Dataset entries:
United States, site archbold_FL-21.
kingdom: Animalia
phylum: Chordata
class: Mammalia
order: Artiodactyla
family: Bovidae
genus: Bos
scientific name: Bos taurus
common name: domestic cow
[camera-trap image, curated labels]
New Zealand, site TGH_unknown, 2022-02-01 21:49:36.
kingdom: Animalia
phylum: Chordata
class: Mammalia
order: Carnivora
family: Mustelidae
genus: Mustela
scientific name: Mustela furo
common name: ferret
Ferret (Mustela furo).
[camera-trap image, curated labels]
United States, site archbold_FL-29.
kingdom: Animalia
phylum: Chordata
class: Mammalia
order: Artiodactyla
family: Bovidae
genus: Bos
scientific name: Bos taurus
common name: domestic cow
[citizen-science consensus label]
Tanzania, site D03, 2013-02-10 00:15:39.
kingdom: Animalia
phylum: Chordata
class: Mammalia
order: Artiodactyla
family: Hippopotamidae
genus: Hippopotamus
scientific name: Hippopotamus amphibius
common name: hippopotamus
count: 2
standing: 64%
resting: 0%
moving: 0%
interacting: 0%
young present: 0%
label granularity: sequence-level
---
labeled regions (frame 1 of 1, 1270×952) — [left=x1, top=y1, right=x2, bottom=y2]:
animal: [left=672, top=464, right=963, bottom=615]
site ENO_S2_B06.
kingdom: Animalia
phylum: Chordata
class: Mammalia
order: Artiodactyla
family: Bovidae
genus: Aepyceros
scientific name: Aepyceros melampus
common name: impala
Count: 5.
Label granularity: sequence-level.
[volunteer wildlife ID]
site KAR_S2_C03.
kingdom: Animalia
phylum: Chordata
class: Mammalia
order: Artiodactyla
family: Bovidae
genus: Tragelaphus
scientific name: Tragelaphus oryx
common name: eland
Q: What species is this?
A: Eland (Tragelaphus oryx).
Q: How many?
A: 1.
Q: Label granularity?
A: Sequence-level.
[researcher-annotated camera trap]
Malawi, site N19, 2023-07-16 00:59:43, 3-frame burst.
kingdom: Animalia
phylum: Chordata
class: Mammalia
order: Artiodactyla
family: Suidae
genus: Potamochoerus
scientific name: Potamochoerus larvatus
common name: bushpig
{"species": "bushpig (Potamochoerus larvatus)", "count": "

- [Task objective] Reproduce the entries exactly as they appear.

- [Task solution]
United States, site archbold_FL-21.
kingdom: Animalia
phylum: Chordata
class: Mammalia
order: Artiodactyla
family: Bovidae
genus: Bos
scientific name: Bos taurus
common name: domestic cow
[camera-trap image, curated labels]
New Zealand, site TGH_unknown, 2022-02-01 21:49:36.
kingdom: Animalia
phylum: Chordata
class: Mammalia
order: Carnivora
family: Mustelidae
genus: Mustela
scientific name: Mustela furo
common name: ferret
Ferret (Mustela furo).
[camera-trap image, curated labels]
United States, site archbold_FL-29.
kingdom: Animalia
phylum: Chordata
class: Mammalia
order: Artiodactyla
family: Bovidae
genus: Bos
scientific name: Bos taurus
common name: domestic cow
[citizen-science consensus label]
Tanzania, site D03, 2013-02-10 00:15:39.
kingdom: Animalia
phylum: Chordata
class: Mammalia
order: Artiodactyla
family: Hippopotamidae
genus: Hippopotamus
scientific name: Hippopotamus amphibius
common name: hippopotamus
count: 2
standing: 64%
resting: 0%
moving: 0%
interacting: 0%
young present: 0%
label granularity: sequence-level
---
labeled regions (frame 1 of 1, 1270×952) — [left=x1, top=y1, right=x2, bottom=y2]:
animal: [left=672, top=464, right=963, bottom=615]
site ENO_S2_B06.
kingdom: Animalia
phylum: Chordata
class: Mammalia
order: Artiodactyla
family: Bovidae
genus: Aepyceros
scientific name: Aepyceros melampus
common name: impala
Count: 5.
Label granularity: sequence-level.
[volunteer wildlife ID]
site KAR_S2_C03.
kingdom: Animalia
phylum: Chordata
class: Mammalia
order: Artiodactyla
family: Bovidae
genus: Tragelaphus
scientific name: Tragelaphus oryx
common name: eland
Q: What species is this?
A: Eland (Tragelaphus oryx).
Q: How many?
A: 1.
Q: Label granularity?
A: Sequence-level.
[researcher-annotated camera trap]
Malawi, site N19, 2023-07-16 00:59:43, 3-frame burst.
kingdom: Animalia
phylum: Chordata
class: Mammalia
order: Artiodactyla
family: Suidae
genus: Potamochoerus
scientific name: Potamochoerus larvatus
common name: bushpig
{"species": "bushpig (Potamochoerus larvatus)", "count": "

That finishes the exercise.